Top of Data shown

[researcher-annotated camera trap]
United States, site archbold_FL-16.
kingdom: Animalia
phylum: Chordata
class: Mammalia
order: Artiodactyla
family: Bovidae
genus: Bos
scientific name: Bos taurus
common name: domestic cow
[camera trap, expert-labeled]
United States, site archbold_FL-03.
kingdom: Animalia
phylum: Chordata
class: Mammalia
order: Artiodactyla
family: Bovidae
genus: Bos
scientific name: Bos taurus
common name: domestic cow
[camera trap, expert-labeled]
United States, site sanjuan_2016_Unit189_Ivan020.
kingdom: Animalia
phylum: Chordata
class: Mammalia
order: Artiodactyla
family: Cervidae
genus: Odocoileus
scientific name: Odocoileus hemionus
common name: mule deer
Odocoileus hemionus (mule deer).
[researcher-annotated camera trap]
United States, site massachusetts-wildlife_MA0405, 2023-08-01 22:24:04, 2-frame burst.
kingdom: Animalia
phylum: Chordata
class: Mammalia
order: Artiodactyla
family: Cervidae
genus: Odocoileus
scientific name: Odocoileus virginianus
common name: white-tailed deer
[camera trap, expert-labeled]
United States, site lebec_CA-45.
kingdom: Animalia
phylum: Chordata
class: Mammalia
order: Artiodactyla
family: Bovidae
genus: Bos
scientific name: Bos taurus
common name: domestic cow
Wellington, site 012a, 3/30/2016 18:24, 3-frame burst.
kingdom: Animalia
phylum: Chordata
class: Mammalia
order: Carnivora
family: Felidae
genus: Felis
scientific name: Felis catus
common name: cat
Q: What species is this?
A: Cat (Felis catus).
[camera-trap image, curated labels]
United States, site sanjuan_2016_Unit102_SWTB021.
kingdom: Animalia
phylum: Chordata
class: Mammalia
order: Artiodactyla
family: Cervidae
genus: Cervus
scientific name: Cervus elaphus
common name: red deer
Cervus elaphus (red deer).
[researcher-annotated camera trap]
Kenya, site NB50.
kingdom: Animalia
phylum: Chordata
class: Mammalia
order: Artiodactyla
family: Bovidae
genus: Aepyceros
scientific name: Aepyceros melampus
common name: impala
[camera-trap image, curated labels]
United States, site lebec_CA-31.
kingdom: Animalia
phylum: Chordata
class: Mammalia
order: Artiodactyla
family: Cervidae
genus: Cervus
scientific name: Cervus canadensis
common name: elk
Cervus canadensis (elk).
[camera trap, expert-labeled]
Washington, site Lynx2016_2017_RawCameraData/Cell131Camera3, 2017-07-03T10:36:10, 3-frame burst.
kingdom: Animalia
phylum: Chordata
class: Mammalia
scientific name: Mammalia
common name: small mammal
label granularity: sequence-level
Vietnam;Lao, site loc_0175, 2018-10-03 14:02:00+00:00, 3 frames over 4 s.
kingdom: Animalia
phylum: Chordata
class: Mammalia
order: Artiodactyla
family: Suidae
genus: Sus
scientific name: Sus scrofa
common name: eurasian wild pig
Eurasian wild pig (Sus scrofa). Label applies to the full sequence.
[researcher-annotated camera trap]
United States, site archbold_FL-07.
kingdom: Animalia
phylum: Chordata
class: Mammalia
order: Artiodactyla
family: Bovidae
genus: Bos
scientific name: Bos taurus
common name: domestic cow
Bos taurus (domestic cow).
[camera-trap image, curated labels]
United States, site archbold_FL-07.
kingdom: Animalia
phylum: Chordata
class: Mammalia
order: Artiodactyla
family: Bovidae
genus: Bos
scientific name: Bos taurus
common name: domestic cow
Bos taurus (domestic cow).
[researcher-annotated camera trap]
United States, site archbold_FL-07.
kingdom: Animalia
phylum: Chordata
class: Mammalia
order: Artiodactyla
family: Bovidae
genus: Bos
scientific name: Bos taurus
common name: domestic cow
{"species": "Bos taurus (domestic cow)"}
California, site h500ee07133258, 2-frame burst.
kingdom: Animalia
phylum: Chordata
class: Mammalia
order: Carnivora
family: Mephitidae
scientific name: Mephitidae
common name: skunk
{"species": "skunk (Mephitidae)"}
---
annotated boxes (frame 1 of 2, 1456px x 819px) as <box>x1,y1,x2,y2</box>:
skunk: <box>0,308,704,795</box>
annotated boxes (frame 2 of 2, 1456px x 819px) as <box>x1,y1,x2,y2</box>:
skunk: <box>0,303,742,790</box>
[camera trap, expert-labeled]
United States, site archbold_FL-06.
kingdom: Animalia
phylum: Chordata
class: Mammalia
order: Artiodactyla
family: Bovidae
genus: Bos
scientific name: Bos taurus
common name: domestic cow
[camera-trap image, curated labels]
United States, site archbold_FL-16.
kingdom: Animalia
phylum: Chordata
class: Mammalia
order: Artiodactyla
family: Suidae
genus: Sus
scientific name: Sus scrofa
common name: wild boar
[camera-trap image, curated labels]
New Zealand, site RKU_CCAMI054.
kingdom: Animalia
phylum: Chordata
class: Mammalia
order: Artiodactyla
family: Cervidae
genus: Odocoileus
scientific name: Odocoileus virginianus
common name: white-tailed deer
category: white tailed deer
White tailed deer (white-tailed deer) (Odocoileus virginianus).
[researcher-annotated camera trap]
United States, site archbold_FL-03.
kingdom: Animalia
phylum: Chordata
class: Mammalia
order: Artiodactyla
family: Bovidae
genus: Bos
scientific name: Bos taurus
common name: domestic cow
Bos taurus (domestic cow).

Bottom of Data shown

**Description of the task:** Copy exactly the lines above, starting at the opening line and finishing at the line in which "scientific name: Odocoileus hemionus" occurs.

**Solution to this task:**
[researcher-annotated camera trap]
United States, site archbold_FL-16.
kingdom: Animalia
phylum: Chordata
class: Mammalia
order: Artiodactyla
family: Bovidae
genus: Bos
scientific name: Bos taurus
common name: domestic cow
[camera trap, expert-labeled]
United States, site archbold_FL-03.
kingdom: Animalia
phylum: Chordata
class: Mammalia
order: Artiodactyla
family: Bovidae
genus: Bos
scientific name: Bos taurus
common name: domestic cow
[camera trap, expert-labeled]
United States, site sanjuan_2016_Unit189_Ivan020.
kingdom: Animalia
phylum: Chordata
class: Mammalia
order: Artiodactyla
family: Cervidae
genus: Odocoileus
scientific name: Odocoileus hemionus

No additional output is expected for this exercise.